------ MATERIAL PROVIDED ------

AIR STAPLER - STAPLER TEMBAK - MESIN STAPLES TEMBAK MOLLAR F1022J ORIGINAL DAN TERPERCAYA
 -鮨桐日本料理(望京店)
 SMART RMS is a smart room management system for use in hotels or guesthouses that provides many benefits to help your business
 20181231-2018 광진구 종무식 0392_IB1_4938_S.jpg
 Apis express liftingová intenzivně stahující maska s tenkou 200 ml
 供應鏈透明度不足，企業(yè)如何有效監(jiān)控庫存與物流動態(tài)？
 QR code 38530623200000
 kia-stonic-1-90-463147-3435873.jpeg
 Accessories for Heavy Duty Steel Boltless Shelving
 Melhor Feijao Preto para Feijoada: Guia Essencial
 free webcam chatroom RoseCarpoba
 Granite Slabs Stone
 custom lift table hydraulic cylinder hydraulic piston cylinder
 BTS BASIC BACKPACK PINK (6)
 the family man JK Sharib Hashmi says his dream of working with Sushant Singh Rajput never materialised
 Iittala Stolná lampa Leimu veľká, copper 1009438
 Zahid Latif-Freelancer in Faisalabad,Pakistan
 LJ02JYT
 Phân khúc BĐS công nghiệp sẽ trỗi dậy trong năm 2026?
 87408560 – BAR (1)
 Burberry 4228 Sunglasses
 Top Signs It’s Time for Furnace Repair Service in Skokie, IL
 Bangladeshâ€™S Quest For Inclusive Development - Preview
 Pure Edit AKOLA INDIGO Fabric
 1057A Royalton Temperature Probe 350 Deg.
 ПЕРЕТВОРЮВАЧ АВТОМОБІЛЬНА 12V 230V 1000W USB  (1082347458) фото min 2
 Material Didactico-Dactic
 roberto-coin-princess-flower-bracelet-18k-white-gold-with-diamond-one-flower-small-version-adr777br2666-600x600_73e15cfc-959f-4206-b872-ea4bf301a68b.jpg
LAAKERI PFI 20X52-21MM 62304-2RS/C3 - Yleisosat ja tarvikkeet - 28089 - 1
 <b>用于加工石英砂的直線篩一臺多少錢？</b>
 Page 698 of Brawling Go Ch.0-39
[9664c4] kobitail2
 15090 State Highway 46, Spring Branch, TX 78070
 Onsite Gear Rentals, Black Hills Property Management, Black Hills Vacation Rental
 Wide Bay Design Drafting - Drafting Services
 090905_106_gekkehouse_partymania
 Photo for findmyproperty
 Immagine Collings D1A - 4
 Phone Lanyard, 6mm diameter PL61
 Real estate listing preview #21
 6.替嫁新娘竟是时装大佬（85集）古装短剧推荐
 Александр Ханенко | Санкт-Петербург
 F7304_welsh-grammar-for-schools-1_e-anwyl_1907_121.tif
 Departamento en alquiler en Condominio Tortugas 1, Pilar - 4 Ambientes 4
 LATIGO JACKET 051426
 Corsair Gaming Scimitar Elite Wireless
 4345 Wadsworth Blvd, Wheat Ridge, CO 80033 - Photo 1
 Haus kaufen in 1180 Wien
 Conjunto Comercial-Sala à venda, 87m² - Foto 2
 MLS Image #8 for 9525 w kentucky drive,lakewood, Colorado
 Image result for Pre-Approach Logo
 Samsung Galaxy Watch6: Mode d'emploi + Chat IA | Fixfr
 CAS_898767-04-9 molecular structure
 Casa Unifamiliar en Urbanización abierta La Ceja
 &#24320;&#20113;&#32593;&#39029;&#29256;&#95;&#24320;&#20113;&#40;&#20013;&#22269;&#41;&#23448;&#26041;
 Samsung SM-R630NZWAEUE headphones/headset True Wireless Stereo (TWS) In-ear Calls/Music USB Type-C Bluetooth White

------

### REQUIRED ACTION
Find "Casa Unifamiliar en" in the data above, then repeat that line and all lines after it exactly, ending with the final line.

### RESULT FOR THIS TASK
 Casa Unifamiliar en Urbanización abierta La Ceja
 &#24320;&#20113;&#32593;&#39029;&#29256;&#95;&#24320;&#20113;&#40;&#20013;&#22269;&#41;&#23448;&#26041;
 Samsung SM-R630NZWAEUE headphones/headset True Wireless Stereo (TWS) In-ear Calls/Music USB Type-C Bluetooth White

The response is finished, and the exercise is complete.